Example neighborhoods that had been prevalent in Dayton when I was growing up in the eastern suburb of Beavercreek from 1990-2008 and again at University of Dayton from 2011-2013 would include many city proper east side neighborhoods. Twin Towers, Walnut Hills, Belmont, Linden Heights and Eastern Hills were major working class enclaves with heavily white populations. These areas were made of of numerous business corridors on major streets inside the following boundaries. Contrast that with Dayton's west side neighborhoods, many of which were Black, and a major dichotomy existed in the city. Though that isn't to say that some neighborhoods on one side versus the other were void of the other racial makeup.

Neither side was particularly crime heavy until a few major factors (as well as many smaller more nuanced ones) began to affect Dayton proper in the late 60's and through the 70's, 80's and 90's. That is not saying there were not racial tensions in my mind, but each side lived and let live. Of course, as you will see below, that came racial integration point came to a head during these decades.

Those major factors included industry leaving the region, either for overseas, Mexico or sunbelt states. Consolidation of white collar businesses, especially in the 90's and 2000's hurt as well. Mead Corporation was bought and moved out. Reynolds and Reynolds struggled until being bought and turned to private ownership. NCR left. Another factor was mandatory busing requirements in Dayton Public Schools, which led to even more integrated schools, made many white parents flee Dayton proper. The forced busing (usually thought of as having students in one neighborhood be bused across town to another neighborhood so school racial equality could be achieved) resulted in white flight, a phenomenon that led to a boom in suburban populations in places such as West Carrollton, Miamisburg, Centerville, portions of Kettering, Huber Heights, Vandalia, Englewood and Beavercreek among others. Finally, many fled Dayton as drugs, especially crack cocaine, became prevalent and led to an increase in crime. Essentially, if you had the means to leave, you usually did. What hurt black families most was lack of resources available (many probably could afford to move with what they had, but lack of loans from banks due to discriminatory lending to minorities and lightly enforced housing rules to work against discrimination likely prevented this). But what was interesting is many parts of eastern northern Dayton remained white, though poor.
==============================
=== SHORT TASK ===
Continue the account of Dayton's east side and west side neighborhoods, picking up right after its last sentence.

=== INFORMATION PROVIDED ===
==============================
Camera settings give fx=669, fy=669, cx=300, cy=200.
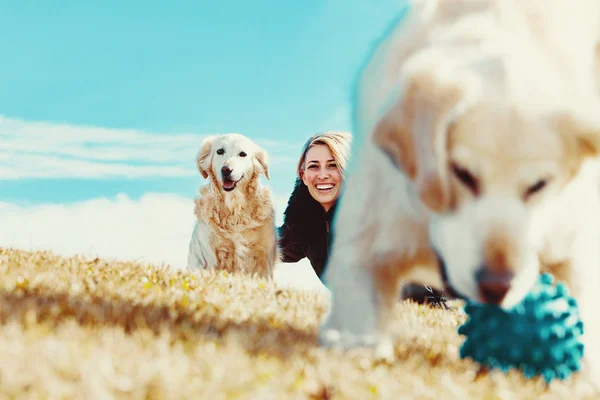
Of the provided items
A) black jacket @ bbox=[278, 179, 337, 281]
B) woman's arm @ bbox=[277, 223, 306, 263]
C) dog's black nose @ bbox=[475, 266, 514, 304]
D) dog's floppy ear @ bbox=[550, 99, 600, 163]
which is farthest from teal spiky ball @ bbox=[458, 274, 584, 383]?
woman's arm @ bbox=[277, 223, 306, 263]

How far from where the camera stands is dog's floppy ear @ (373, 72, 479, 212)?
2.44 metres

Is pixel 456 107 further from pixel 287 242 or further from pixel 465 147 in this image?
pixel 287 242

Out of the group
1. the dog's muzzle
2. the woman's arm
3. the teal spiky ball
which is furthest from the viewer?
the woman's arm

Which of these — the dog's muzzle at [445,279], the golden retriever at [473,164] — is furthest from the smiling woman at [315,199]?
the dog's muzzle at [445,279]

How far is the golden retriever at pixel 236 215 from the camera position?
898 centimetres

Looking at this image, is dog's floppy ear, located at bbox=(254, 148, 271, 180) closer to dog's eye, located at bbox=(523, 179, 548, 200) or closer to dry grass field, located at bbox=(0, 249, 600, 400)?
dry grass field, located at bbox=(0, 249, 600, 400)

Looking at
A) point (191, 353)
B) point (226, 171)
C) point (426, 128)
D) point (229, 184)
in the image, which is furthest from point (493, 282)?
point (229, 184)

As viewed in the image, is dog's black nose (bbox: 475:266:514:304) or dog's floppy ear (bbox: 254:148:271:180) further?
dog's floppy ear (bbox: 254:148:271:180)

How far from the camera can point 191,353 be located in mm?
2646

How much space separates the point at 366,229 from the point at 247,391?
112 centimetres

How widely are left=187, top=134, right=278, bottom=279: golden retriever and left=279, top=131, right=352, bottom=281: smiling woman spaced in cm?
33

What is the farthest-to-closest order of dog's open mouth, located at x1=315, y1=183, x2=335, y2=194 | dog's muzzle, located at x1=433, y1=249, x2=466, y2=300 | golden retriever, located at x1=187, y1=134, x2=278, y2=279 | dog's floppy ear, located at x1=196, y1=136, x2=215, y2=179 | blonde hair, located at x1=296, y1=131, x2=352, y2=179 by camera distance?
dog's floppy ear, located at x1=196, y1=136, x2=215, y2=179
golden retriever, located at x1=187, y1=134, x2=278, y2=279
dog's open mouth, located at x1=315, y1=183, x2=335, y2=194
blonde hair, located at x1=296, y1=131, x2=352, y2=179
dog's muzzle, located at x1=433, y1=249, x2=466, y2=300

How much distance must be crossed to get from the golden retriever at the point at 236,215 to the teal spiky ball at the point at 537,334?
236 inches

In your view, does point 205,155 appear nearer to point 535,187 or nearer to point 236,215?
point 236,215
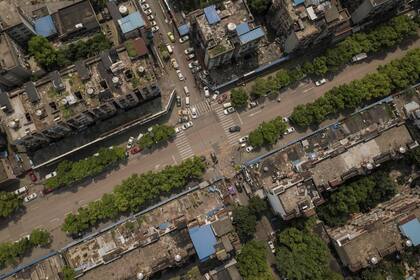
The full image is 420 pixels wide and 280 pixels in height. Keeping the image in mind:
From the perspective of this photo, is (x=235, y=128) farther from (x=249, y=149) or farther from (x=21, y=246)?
(x=21, y=246)

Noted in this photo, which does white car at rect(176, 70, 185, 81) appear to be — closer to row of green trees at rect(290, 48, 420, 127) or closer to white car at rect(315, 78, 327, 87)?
row of green trees at rect(290, 48, 420, 127)

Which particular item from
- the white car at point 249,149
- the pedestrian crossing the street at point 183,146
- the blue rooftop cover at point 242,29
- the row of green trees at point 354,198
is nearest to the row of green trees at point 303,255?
the row of green trees at point 354,198

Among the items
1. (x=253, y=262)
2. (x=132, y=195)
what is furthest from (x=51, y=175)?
(x=253, y=262)

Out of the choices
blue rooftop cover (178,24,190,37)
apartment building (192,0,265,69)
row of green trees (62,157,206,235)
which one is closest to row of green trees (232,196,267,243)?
row of green trees (62,157,206,235)

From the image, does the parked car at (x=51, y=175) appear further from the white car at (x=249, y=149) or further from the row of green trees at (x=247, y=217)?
the white car at (x=249, y=149)

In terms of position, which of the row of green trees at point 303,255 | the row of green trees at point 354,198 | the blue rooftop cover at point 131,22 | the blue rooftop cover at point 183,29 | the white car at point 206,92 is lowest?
the row of green trees at point 303,255

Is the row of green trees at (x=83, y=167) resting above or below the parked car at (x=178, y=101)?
below

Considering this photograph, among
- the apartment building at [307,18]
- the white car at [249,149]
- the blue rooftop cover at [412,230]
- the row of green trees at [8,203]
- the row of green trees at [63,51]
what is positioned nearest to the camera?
the blue rooftop cover at [412,230]
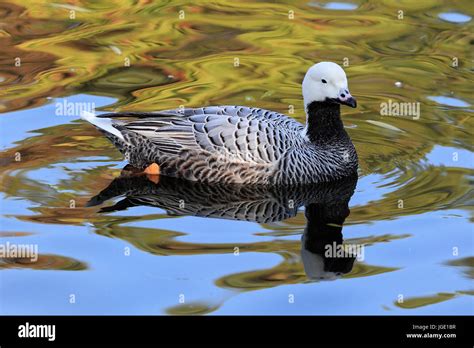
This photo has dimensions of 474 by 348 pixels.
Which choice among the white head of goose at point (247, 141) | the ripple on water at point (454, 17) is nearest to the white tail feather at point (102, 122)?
the white head of goose at point (247, 141)

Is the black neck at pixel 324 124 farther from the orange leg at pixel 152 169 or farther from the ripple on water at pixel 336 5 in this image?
the ripple on water at pixel 336 5

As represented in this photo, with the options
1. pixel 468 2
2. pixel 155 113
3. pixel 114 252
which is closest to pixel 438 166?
pixel 155 113

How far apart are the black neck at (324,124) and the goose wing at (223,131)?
18cm

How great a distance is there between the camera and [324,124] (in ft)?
41.1

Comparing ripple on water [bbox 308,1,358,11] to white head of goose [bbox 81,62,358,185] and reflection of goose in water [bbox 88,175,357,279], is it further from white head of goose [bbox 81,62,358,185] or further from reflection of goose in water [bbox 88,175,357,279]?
reflection of goose in water [bbox 88,175,357,279]

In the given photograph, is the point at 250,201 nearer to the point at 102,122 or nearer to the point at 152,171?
the point at 152,171

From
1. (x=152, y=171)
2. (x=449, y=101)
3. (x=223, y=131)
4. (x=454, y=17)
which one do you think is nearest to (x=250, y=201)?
(x=223, y=131)

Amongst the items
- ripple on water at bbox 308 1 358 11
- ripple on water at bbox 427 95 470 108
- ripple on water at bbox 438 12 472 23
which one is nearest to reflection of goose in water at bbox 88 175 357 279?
ripple on water at bbox 427 95 470 108

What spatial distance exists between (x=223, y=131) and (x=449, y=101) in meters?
3.68

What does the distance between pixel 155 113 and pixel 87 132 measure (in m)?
1.18

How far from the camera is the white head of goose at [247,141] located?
39.7 feet

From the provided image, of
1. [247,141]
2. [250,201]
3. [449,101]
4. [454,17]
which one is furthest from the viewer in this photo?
[454,17]

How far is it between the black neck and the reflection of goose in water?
21.7 inches

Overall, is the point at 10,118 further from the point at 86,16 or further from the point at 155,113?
the point at 86,16
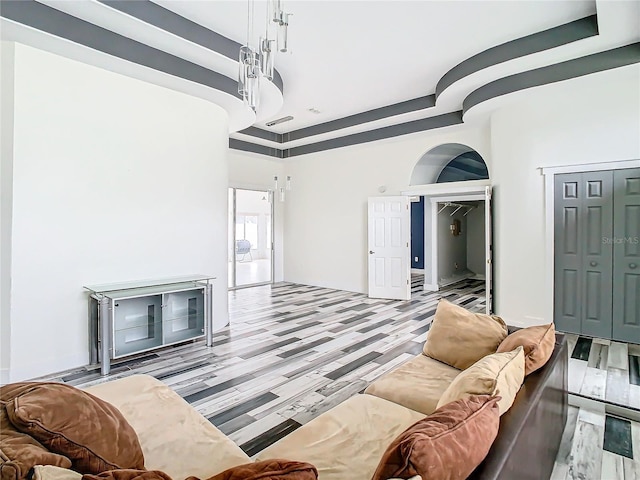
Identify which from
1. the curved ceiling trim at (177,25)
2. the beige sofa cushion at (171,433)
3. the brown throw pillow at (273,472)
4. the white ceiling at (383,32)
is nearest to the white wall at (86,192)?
the curved ceiling trim at (177,25)

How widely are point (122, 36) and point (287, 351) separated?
372 centimetres

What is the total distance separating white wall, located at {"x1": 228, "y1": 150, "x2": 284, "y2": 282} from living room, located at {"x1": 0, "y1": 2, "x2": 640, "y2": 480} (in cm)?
180

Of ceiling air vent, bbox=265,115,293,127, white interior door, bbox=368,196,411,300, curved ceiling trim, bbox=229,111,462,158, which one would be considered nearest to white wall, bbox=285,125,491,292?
curved ceiling trim, bbox=229,111,462,158

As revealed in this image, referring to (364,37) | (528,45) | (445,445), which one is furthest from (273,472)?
(528,45)

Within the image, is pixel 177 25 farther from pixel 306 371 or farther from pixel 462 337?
pixel 462 337

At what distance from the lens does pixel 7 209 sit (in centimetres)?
318

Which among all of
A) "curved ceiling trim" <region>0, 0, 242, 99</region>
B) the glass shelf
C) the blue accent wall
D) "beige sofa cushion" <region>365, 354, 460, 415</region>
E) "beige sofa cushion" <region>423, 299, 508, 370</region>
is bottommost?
"beige sofa cushion" <region>365, 354, 460, 415</region>

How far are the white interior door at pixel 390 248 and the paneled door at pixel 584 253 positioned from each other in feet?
8.54

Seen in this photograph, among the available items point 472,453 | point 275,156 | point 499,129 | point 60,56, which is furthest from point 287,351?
point 275,156

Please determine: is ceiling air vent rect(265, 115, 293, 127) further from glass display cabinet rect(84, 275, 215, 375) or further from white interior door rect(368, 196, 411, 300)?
glass display cabinet rect(84, 275, 215, 375)

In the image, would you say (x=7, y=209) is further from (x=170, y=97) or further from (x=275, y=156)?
(x=275, y=156)

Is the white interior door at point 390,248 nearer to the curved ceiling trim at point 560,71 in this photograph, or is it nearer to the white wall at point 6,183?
the curved ceiling trim at point 560,71

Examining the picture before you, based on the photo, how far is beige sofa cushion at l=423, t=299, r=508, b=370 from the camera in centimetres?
236

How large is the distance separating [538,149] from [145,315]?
17.7 feet
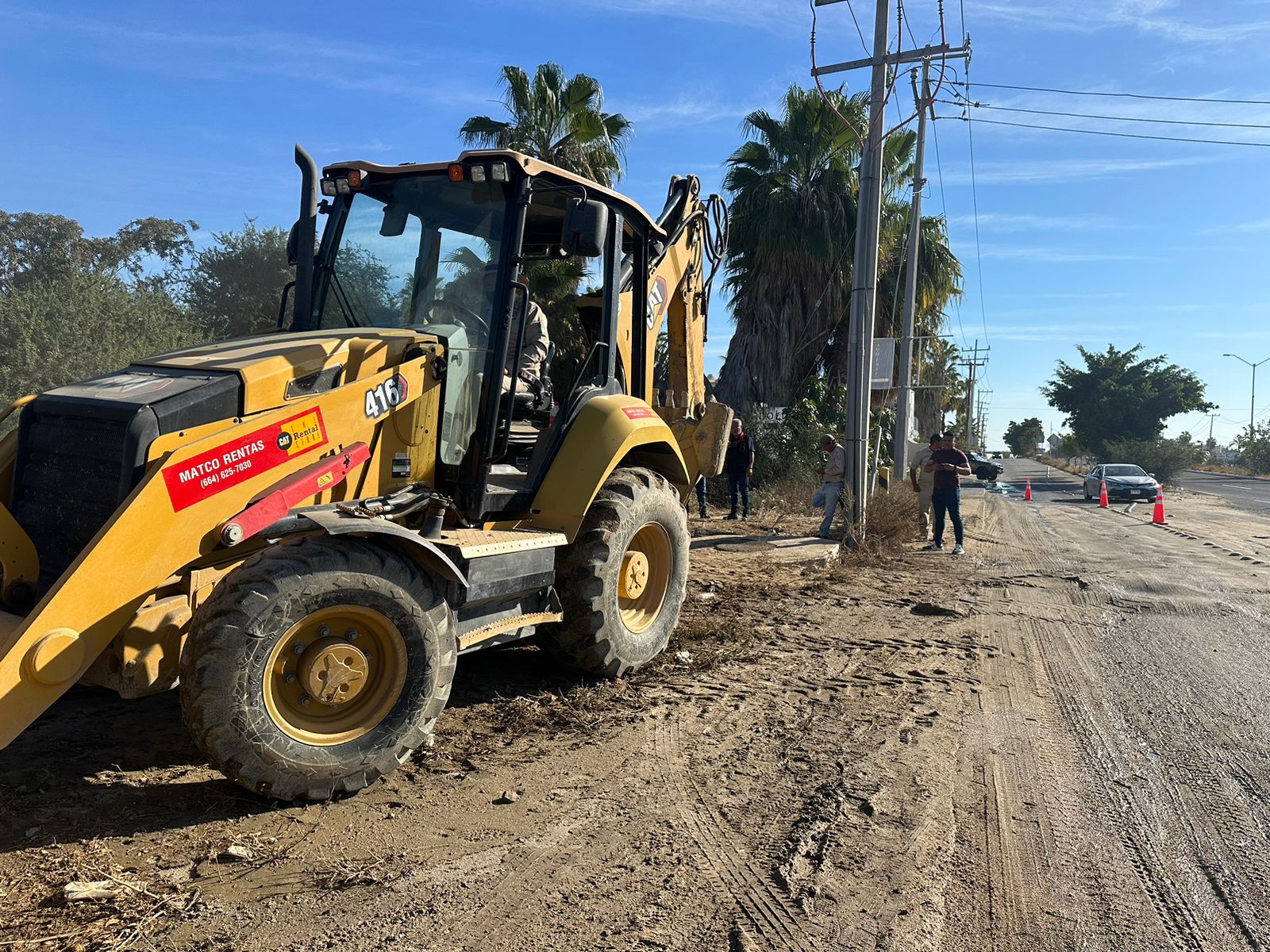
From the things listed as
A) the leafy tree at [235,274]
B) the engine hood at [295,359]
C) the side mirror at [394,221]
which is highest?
the leafy tree at [235,274]

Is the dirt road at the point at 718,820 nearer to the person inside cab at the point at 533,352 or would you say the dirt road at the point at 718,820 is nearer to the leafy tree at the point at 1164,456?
the person inside cab at the point at 533,352

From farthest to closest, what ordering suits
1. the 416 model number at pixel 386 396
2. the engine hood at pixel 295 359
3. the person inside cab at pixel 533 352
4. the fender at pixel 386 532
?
the person inside cab at pixel 533 352
the 416 model number at pixel 386 396
the engine hood at pixel 295 359
the fender at pixel 386 532

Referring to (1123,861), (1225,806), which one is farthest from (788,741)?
(1225,806)

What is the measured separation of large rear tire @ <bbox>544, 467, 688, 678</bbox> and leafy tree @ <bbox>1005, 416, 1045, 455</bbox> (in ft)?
506

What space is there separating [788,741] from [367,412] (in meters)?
2.69

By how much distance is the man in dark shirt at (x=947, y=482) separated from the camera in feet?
40.4

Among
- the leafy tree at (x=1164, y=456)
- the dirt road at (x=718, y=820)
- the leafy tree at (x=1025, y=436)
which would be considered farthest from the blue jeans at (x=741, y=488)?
the leafy tree at (x=1025, y=436)

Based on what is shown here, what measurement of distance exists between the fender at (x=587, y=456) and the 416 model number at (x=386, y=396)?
1109 mm

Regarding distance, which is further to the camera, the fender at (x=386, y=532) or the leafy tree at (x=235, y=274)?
the leafy tree at (x=235, y=274)

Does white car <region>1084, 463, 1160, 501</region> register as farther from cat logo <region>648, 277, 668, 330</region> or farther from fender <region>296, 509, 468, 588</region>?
fender <region>296, 509, 468, 588</region>

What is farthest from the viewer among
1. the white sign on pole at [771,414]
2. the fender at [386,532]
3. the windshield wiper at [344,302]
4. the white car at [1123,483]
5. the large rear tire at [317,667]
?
the white car at [1123,483]

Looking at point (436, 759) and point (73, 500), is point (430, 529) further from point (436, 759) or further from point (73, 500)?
point (73, 500)

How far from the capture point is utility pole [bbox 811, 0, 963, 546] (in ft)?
41.8

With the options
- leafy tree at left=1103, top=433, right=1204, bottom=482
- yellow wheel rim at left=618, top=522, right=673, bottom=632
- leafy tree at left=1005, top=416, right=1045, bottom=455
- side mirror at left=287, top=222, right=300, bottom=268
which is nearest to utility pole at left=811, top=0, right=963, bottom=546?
yellow wheel rim at left=618, top=522, right=673, bottom=632
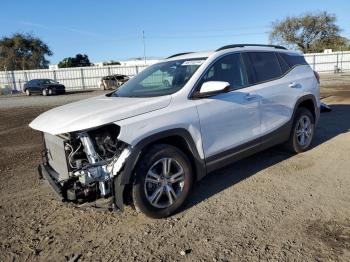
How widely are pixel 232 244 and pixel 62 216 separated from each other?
2.07m

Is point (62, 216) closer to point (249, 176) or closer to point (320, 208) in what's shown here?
point (249, 176)

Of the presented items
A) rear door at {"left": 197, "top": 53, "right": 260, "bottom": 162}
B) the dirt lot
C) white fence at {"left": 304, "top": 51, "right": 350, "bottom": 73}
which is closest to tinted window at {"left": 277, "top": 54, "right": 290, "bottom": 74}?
rear door at {"left": 197, "top": 53, "right": 260, "bottom": 162}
==============================
=== SOLVED EXERCISE ===
Some of the neighborhoods outlined were still decent places to live. Many Belmont streets were and still are well maintained and house retirees, pensioners and those that outright own their homes. Belmont would not be mistaken for Oakwood (an older streetcar suburb that is considered an old money suburb by history), but it certainly was better than Twin Towers or areas north of the freeway (US-35) and west of Smithville Road, were poverty was much more prevalent. Essentially, the residential streets east of Smithville into Mad River Township (now the city of Riverside) as well as the Belmont neighborhoods were working to middle class neighborhoods, many with home owners or renters who had steady well paying union jobs on lines at Delphi or General Motors.

These neighborhoods were all hit very hard with foreclosures as people lost jobs en mass when General Motors and Delphi closed (GM's Moraine Assembly closed in Dec. 2008) or cut back from what was probably tens of thousands of local workers at one point to maybe a few hundred (Delphi closed whole plants and operations by 2009). The result was many people leaving, including plant neighborhoods hit hard in northeastern sections of Kettering and Riverside, and even into more working class neighborhoods in Beavercreek and West Carrollton.

Today, these neighborhoods west of Smithville as well as the Linden Avenue corridor would still be places to be cautious in, though many of the Appalachian residents are being displaced by other immigrant communities. While more recent since I last lived in the Dayton area, my understanding is some of the corridors are becoming more Hispanic-oriented communities. East Dayton and Riverside now have a handful of Latin Groceries. While not the inlfux of immigrants that is seen in Texas, the western US or even the southeast (i.e. Atlanta), there is still a slowly expanding community. What I would be interested in is seeing where the Appalachian residents are going? Some move out into the suburbs with mixed results. Huber Heights and West Carrollton are not the same level of wealth as Centerville or Springboro (another affluent suburb further south between Dayton and Cincinnati). Are they leaving poverty with those moves? Are they staying local but still have at or near poverty rate incomes? Or are they leaving the area all together and where are they going?

One last note because you mentioned Hungarian residents... This population, especially Eastern European, was most prevalent in Cleveland, Akron and Youngstown regions of Northeast Ohio. However, Old North Dayton was a hub for the Hungarian community for a long time, before mostly being resettled with other newly arriving or impoverished Americans. Outside of the Amber Rose restaurant in Old North Dayton, there is not much Hungarian history left here. Today, the neighborhoods is home to a small but vibrant Turkish (and now Syrian as well I believe) community. I agree with Natural's comments about many of the Eastern European immigrants moving upwardly into middle and upper echelons of the American life. That's true whether you are in NYC or Middle America.

And yes, I recommend finding a copy of Hillbilly Elegy. While based in the small industrial city of Middletown, much of its Appalachian residents' plights translate to the portions of East Dayton that I mentioned.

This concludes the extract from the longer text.